Ignore the water's surface tension and consider 1000kg/m³ the saltwater density

2. Relevant equations
Eletrostatic equations

3. The attempt at a solution
My english is quite rusty, I am sorry for that, but I would really appreciate the help xD
In my solution, I considered the saltwater surface an infinite conductive plane, and so an image charge would be attracted by the plastic ball as the water rises. It was, basically the idea. From now, I considered the image charge as if it was made of saltwater but with the same plastic ball volume, indeed, the water will rise until the balance of forces (electric and weight):

Let k = 9*10^9Nm²/C² be the electrical constant, d = 1000kg/m³ the density of salt water, g = 10m/s² the gravity, L the length between the ball's center and of its image, and V=4/3π(0,005)³ the plastic ball volume:
The charge image will rise until x such that
k(10^-8)²/x² = (dV)g
(9*10^9)(10^-8)²/x² = (1000)(4/3π(0,005)³)(10)
=> x² = (9*10^9)(10^-8)²/(1000)(4/3π(0,005)³)(10)
solving for x
=> x = 0,01311 m = 1,311 cm
But, geometrically, as the charge image rises until x, namely, the distance L-x, the saltwater surface would rise y = (L-x)/2
L = 0,5 + 1 +1 + 0,5 = 3cm
=> y = (3-1,311)/2 = 0,85cm

The volume of the sphere is irrelevant, as dauto says. Are you familiar with Gauss' Law? The charge outside the sphere is the same as if all the charge were at the centre, as far as all points outside the sphere are located. You need to find the effect on the water of the charge 10^-8 Coulomb being concentrated at the centre of the sphere...

I know, this problem was driving me crazy.

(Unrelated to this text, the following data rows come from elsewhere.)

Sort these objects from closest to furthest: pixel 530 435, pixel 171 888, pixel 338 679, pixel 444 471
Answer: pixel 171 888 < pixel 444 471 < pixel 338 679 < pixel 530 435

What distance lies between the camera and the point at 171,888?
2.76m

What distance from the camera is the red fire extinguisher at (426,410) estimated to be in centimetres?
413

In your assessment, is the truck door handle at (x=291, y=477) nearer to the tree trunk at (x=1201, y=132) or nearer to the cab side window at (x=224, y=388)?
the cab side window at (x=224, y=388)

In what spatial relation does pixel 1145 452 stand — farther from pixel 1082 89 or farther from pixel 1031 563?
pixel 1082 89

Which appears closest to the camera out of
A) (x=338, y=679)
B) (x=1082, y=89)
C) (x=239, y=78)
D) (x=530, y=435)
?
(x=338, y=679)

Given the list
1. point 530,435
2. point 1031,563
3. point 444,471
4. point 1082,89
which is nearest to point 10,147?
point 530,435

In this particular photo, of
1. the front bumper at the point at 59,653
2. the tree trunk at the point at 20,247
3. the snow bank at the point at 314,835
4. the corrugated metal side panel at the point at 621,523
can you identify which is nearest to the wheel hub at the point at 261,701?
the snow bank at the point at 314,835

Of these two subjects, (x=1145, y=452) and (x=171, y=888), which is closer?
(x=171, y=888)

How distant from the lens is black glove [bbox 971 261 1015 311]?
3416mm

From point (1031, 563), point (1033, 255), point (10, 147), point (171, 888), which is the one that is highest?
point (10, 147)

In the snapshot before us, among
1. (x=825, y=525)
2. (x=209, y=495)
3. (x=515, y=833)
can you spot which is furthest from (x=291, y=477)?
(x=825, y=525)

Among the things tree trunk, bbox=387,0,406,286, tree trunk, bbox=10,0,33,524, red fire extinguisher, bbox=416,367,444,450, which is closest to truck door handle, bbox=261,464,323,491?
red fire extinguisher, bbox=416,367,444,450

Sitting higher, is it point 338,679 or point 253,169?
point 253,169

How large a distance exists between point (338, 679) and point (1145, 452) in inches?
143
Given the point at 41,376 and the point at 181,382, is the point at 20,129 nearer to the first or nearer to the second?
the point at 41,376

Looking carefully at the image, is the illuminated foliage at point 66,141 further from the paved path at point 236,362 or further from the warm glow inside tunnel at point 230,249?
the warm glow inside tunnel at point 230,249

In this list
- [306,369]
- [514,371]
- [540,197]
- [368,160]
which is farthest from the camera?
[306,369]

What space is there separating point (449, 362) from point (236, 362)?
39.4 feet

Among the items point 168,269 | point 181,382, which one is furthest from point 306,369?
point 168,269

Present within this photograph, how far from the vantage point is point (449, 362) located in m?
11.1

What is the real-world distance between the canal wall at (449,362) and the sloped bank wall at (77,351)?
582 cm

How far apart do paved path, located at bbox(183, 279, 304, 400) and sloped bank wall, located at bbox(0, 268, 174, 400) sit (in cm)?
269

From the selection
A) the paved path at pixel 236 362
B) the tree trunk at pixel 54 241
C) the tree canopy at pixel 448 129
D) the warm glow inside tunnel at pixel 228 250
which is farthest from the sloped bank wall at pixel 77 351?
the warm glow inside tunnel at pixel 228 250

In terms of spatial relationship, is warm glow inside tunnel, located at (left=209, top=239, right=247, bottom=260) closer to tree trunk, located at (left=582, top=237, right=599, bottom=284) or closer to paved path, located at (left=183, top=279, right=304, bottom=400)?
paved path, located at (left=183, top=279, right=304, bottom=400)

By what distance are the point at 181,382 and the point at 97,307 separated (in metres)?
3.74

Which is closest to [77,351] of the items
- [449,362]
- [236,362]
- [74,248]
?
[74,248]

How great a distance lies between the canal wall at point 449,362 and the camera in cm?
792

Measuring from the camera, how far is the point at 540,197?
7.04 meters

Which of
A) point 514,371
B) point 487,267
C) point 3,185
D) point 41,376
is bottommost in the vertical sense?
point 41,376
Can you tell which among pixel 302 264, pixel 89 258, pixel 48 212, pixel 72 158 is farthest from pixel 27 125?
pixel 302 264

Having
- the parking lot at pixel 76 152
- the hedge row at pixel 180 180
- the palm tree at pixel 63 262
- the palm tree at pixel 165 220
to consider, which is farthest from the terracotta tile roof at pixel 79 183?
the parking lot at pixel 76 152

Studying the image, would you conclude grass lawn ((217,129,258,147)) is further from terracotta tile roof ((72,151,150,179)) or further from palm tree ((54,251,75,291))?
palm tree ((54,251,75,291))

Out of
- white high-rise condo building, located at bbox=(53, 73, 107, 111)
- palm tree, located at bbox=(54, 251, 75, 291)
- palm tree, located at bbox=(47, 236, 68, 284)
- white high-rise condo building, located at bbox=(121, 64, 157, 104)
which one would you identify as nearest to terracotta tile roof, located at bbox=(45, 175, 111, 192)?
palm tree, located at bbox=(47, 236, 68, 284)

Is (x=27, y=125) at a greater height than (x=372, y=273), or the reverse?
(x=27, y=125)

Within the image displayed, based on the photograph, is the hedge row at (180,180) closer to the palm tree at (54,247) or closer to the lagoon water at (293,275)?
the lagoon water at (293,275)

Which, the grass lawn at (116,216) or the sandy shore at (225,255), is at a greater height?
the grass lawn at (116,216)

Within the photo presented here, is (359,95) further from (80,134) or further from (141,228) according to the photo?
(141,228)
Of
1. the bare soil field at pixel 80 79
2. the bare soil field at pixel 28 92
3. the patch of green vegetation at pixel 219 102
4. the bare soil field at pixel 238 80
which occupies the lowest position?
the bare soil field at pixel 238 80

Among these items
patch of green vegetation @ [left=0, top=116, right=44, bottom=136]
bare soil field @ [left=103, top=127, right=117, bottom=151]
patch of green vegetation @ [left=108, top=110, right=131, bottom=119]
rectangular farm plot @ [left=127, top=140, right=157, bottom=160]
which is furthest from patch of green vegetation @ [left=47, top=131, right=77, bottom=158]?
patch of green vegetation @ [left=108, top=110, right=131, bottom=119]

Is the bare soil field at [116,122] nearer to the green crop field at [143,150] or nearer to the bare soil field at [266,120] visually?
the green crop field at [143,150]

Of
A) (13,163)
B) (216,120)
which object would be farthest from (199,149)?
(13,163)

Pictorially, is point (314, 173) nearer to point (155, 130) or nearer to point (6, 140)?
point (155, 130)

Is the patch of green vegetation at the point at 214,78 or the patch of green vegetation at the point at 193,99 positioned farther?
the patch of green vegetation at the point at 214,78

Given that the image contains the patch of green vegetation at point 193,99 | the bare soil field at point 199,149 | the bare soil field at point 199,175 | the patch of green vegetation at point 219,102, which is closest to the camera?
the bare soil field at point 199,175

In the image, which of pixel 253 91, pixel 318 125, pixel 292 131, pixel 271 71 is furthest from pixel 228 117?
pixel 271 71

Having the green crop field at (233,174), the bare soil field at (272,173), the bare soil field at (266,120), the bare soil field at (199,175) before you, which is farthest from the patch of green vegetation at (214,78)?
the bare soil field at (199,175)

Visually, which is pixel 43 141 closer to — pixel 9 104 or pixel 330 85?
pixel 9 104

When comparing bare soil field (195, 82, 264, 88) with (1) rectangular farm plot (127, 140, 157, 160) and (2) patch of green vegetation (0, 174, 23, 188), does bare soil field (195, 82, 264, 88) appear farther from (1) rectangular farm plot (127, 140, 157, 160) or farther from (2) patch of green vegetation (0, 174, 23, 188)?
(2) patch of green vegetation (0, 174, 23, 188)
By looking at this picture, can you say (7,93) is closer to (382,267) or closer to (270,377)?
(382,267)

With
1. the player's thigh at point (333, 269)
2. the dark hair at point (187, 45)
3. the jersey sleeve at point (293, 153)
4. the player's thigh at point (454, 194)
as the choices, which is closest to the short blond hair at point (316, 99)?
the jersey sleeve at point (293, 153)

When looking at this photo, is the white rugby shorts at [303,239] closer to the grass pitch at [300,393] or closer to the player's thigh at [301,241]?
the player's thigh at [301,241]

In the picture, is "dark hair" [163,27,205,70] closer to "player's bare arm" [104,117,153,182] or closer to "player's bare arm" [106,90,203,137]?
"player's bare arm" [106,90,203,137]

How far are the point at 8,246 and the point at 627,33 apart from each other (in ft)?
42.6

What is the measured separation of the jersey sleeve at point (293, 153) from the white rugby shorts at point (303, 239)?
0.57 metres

It makes no sense, but it seems to be a polish olympic problem, so I was trying to get an answer out of it... This question is wrong, right?

1st: Find the electric field at the surface field using the images method
2nd: Find the surface charge density using Gauss' law on a "Pillbox" region enclosing the surface.
3rd: Using the electric field and surface charge find the force acting on the surface. Beware of a factor of 1/2 that appears in such problem because half of the field is the field of the surface charge itself that cannot produce a force on itself.
4th: Calculate the work done by that force on the rising water.
5th: Subtract that work from the gravitational potential energy to find the total potential energy (electric plus gravitational).